Decisions that appear sound today may be effected by the continuously evolving computing environment. Most managers hedge, waiting for the next trend or competitive product release to come. However, it is important that decisions are made based on the technology currently at your disposal as long as the decisions are in line with strategic targets.
A rail transport business might require a cloud-based logistics application that may not be an appropriate fit for an air cargo carrier, for instance. In human resources, a cloud payroll system might not integrate well with a particular productivity application at some firms. Therefore, technology managers need to choose solutions carefully based on the needs of their companies, keeping in mind the co-dependencies or larger tech landscape within the company.
A recent survey of IT executives by the Cloud Security Alliance revealed rising confidence in the cloud, with nearly two-thirds of respondents saying the cloud is either as secure, or more secure than on-premises software. The fact is that the cloud market is vast, and in years to come security issues can and will be mitigated increasing cloud adoption.

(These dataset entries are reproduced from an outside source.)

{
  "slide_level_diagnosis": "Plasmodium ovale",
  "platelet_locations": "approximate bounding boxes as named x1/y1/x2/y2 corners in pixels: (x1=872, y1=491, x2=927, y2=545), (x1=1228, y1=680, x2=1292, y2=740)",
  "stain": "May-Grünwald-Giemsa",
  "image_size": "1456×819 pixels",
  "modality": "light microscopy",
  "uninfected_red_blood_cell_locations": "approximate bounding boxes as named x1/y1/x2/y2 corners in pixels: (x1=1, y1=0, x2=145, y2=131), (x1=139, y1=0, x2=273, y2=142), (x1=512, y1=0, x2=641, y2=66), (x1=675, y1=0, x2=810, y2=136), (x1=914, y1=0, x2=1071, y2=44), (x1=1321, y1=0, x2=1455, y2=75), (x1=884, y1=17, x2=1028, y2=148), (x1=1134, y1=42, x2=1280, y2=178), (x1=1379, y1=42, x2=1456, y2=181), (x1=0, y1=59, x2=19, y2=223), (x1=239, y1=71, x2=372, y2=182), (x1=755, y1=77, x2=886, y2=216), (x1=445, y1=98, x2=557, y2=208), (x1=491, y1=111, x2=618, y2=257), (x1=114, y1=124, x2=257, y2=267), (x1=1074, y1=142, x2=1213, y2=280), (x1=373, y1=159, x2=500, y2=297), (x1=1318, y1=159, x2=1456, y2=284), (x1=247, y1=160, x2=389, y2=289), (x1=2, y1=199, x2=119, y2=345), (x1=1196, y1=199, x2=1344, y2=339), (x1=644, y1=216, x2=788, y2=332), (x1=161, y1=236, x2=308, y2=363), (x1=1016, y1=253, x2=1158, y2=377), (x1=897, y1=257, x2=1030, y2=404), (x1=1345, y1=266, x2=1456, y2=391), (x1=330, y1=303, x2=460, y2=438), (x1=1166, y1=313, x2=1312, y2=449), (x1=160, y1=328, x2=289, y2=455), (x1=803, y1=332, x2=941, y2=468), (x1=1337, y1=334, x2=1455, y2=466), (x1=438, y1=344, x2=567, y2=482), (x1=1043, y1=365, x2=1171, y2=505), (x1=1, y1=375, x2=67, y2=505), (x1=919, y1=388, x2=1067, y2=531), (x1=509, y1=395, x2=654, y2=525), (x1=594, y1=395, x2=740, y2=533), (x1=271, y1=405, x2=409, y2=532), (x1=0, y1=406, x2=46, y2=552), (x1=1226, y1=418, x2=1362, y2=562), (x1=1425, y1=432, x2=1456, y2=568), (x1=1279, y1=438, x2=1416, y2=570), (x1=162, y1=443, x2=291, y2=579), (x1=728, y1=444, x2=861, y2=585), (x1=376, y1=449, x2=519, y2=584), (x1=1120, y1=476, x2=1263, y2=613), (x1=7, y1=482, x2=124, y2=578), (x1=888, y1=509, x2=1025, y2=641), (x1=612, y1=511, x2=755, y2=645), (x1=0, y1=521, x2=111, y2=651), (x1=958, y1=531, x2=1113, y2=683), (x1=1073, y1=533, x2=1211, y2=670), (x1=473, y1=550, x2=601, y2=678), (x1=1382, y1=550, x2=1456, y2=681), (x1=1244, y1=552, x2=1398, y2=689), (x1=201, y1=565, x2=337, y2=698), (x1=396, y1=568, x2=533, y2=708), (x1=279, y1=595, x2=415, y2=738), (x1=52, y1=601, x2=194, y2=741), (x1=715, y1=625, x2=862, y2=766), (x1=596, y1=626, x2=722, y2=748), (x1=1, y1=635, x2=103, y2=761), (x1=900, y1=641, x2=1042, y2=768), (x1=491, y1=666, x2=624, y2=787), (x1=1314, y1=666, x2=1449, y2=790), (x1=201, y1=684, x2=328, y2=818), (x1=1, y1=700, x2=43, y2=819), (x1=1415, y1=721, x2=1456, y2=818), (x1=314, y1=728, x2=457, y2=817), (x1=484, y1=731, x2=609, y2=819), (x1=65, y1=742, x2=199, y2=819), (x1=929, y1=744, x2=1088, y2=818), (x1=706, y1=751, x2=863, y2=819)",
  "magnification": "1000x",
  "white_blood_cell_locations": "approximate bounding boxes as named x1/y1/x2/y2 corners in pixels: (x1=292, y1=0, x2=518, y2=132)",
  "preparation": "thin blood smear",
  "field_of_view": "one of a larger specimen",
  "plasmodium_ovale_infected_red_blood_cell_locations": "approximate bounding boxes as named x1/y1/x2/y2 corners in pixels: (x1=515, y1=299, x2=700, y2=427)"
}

Cloud and hosting services continue to be the fastest growing sectors of the technology market. A survey of global manufacturers on cloud adoption found that two-thirds were using a public or private cloud because of cost and speed requirements. This supports the view that cloud computing is more affordable than traditional licensed software. Still, CIOs have to consider the long-term cost of cloud subscription fees and carefully examine cloud contracts. When companies manage the relationships with their cloud vendors with care, set realistic targets for savings and integrate the software into their enterprise, they can be most prepared for success.